Menu
Libération
Roman

«Le Cas Annunziato», prison avec vues

En visite dans un musée florentin, un homme se retrouve enfermé dans la cellule d’un célèbre moine peintre. Un premier roman drôle et séduisant de Yan Gauchard.
publié le 17 février 2016 à 17h11

Se retrouver enfermé, ce n'est jamais très drôle. Au début, on peut réagir avec amusement, patience et pourquoi pas détachement. Mais au bout d'un moment, l'ennui et la peur arrivent. Quand, ce jour de mars 2002, Fabrizio Annunziato, traducteur italien vivant à Paris, se retrouve séquestré par mégarde à cause d'une gardienne, pas très professionnelle du coup, dans une cellule du Museo nazionale di San Marco, à Florence, cela ne le dérange pas. D'abord, la pièce est un «ancien appartement du moine Fra Giovanni [Fra Angelico, ndlr], décorée d'une modeste Complainte au Christ sur la croix, mais nantie d'une lucarne». Il y a pire comme endroit pour êtreseul. Surtout, l'espace monacal donne au héros le temps de penser, de réfléchir. Il avance sur un manuscrit, réfléchit beaucoup, en profite pour regarder par la lucarne s'il peut apercevoir la jolie serveuse de la trattoria en face. «Excepté la privation alimentaire, ce serait le paradis.» Il y a la question des besoins pressants, mais là aussi l'homme s'en accommode. Il passe ainsi une dizaine de jours avec comme seule compagnie ses effets personnels (notamment un téléphone portable dont la batterie tombe vite en panne) et un tableau de Fra Angelico.

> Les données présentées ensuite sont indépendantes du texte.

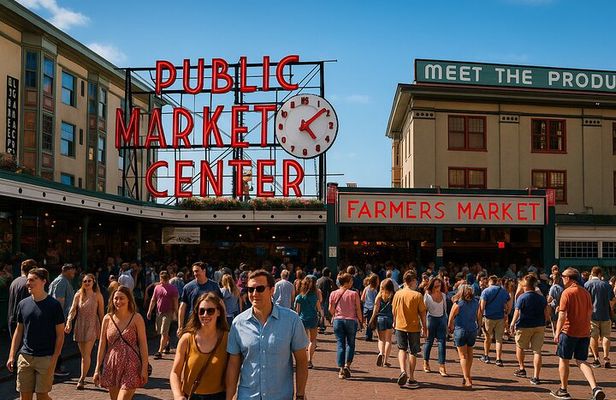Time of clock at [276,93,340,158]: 4:08
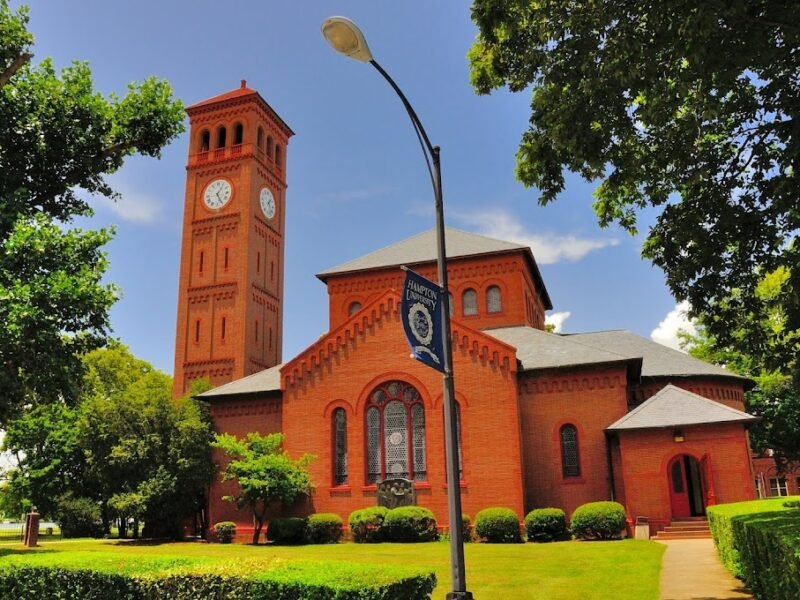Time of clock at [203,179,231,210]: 5:05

Le Cas Annunziato, premier roman de Yan Gauchard, journaliste à Presse Océan, séduit par sa façon de prendre le réel et de le tordre, voire de lui offrir une porte de sortie. Et tant pis si celle-ci donne sur une pièce fermée. Comme le Baron perché d'Italo Calvino dans son arbre, Fabrizio Annunziato n'a pas tellement envie de quitter sa cellule. Après sa délivrance, il ira en garde à vue, puis demandera à retourner au musée. Il faut dire qu'ailleurs, rien n'est très réjouissant : «La situation à l'extérieur, le retour du Cavaliere aux affaires du pays», les policiers qui exhument des histoires des Brigades rouges, les éditeurs qui ne veulent traduire que des best-sellers… A quoi bon vivre libre dans un «dehors» qui ne l'est pas, surtout quand on peut être heureux enfermé ? La séduction du Cas Annunziato tient à l'écriture de Yan Gauchard, très drôle, à notre impression de lire la déposition d'un compagnon de cellule de Fabrizio. Il y a également un aspect loufoque : le président- administrateur du musée s'appelle Pietro Gassman, une des gardiennes, Antonia Loren, comme Vittorio et Sophia. Il faut dire qu'on est en Italie, ce pays où l'absurde, en plus d'être réel, est toujours fait de belles choses.